▶ _READING PASSAGE_
DCD17 v Minister for Immigration
[2018] FCCA 399
•21 February 2018
FEDERAL CIRCUIT COURT OF AUSTRALIA
| DCD17 v MINISTER FOR IMMIGRATION & ANOR | [2018] FCCA 399 |
| Catchwords: MIGRATION – Administrative Appeals Tribunal – application for a Protection visa – whether the Tribunal failed to properly consider the applicant’s claims for protection – no jurisdictional error identified – application dismissed. |
| Legislation: Migration Act 1958 (Cth), ss.5J, 36, 476 |
| Applicant: | DCD17 |
| First Respondent: | MINISTER FOR IMMIGRATION & BORDER PROTECTION |
| Second Respondent: | ADMINISTRATIVE APPEALS TRIBUNAL |
| File Number: | SYG 2176 of 2017 |
| Judgment of: | Judge Street |
| Hearing date: | 21 February 2018 |
| Date of Last Submission: | 21 February 2018 |
| Delivered at: | Sydney |
| Delivered on: | 21 February 2018 |
REPRESENTATION
| The applicant appeared in person. |
| Solicitors for the Respondents: | Mr A Fisher HWL Ebsworth Lawyers |
ORDERS
The application is dismissed.
The applicant to pay the first respondent’s costs fixed in the amount of $5,600.00.
| FEDERAL CIRCUIT COURT OF AUSTRALIA AT SYDNEY |
SYG 2176 of 2017
| DCD17 |
Applicant
And
| MINISTER FOR IMMIGRATION & BORDER PROTECTION |
First Respondent
| ADMINISTRATIVE APPEALS TRIBUNAL |
Second Respondent
REASONS FOR JUDGMENT
Background
This is an application for a Constitutional writ within the Court’s jurisdiction under s 476 of the Migration Act1958 (Cth) (“the Act”) in respect of a decision of the Administrative Appeals Tribunal (“the Tribunal”) made on 16 June 2017 affirming a decision of the delegate not to grant the applicant a protection visa.
The applicant was found to be a citizen of Bangladesh and his claims were assessed against that country. On 16 December 2014, the applicant commenced an application for a subclass FA 600 (Sponsored Family Stream) Visitor visa. On 22 December 2014, the applicant was granted an FA 600 visa valid until 22 March 2015 for a single entry of 15 days. It was not until 8 February 2015 that the applicant arrived in Australia. The applicant then lodged an application for protection on 20 February 2015.
The applicant claimed to fear harm by reason of being a supporter and former office bearer of the opposition, Bangladesh National Party (“BNP”). The applicant claimed to fear that activists from the ruling Awami League backed by government agents would detain, imprison and assault the applicant if he returns to Bangladesh because of his past involvement with the BNP. The applicant also claimed to fear harm by reason of the pursuit of a false criminal case against him.
On 7 August 2015, the delegate refused to grant the applicant a protection visa and found the applicant failed to meet the criteria for the grant of a visa under the Act. The delegate did not accept that the applicant was shot at by activists in December 2013 and the delegate did not accept the applicant was so concerned for his safety following the claimed March 2012 and December 2013 attacks that he sought to leave Bangladesh. The delegate did not accept the applicant was in hiding following the March 2012 and December 2013 incidents. The delegate did not accept that the applicant’s assertion that police came to the applicant’s home and told his wife there was a case against him and did not accept that the applicant had a genuine fear of harm in Bangladesh.
The Tribunal’s decision
The applicant applied for review on 24 August 2015. The applicant was invited to attend a hearing before the Tribunal, and the applicant appeared before the Tribunal on 20 April 2017 to give evidence and present arguments.

▶ _APPLY WHAT YOU READ_
1 – Please copy the part of the judgment starting at "The applicant was found" and ending at "20 February 2015.".
2 – Summarize the judgment in two sentences.
3 – List every date given in the paragraph of the judgment that begins "The applicant was found to be a citizen of Bangladesh."

▶ _GIVEN DATA_
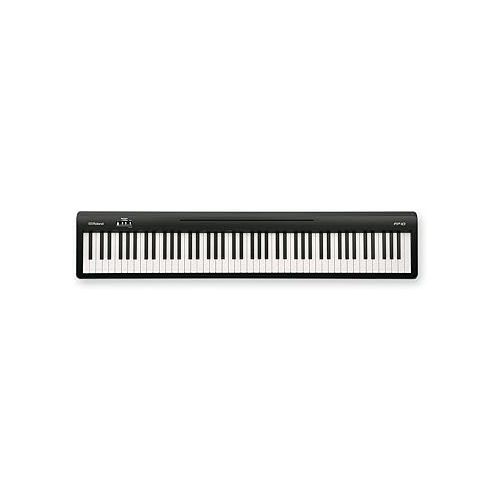 롤랜드 Roland FP-10 Digital Piano Bundle with Adjustable Stand, Bench, Sustain Pedal, Instructional Book, Austin Bazaar Instructional DVD, Online Piano Lessons, and Polishing Cloth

▶ _EXERCISE RESULTS_
1 –
The applicant was found to be a citizen of Bangladesh and his claims were assessed against that country. On 16 December 2014, the applicant commenced an application for a subclass FA 600 (Sponsored Family Stream) Visitor visa. On 22 December 2014, the applicant was granted an FA 600 visa valid until 22 March 2015 for a single entry of 15 days. It was not until 8 February 2015 that the applicant arrived in Australia. The applicant then lodged an application for protection on 20 February 2015.

2 – The applicant, found to be a citizen of Bangladesh, sought a protection visa, claiming to fear harm as a supporter and former office bearer of the Bangladesh National Party and because of a false criminal case against him. The delegate refused the visa on 7 August 2015, the Tribunal affirmed that decision on 16 June 2017, and the Federal Circuit Court dismissed his application for a Constitutional writ and ordered him to pay the first respondent's costs of $5,600.00.

3 –
16 December 2014
22 December 2014
22 March 2015
8 February 2015
20 February 2015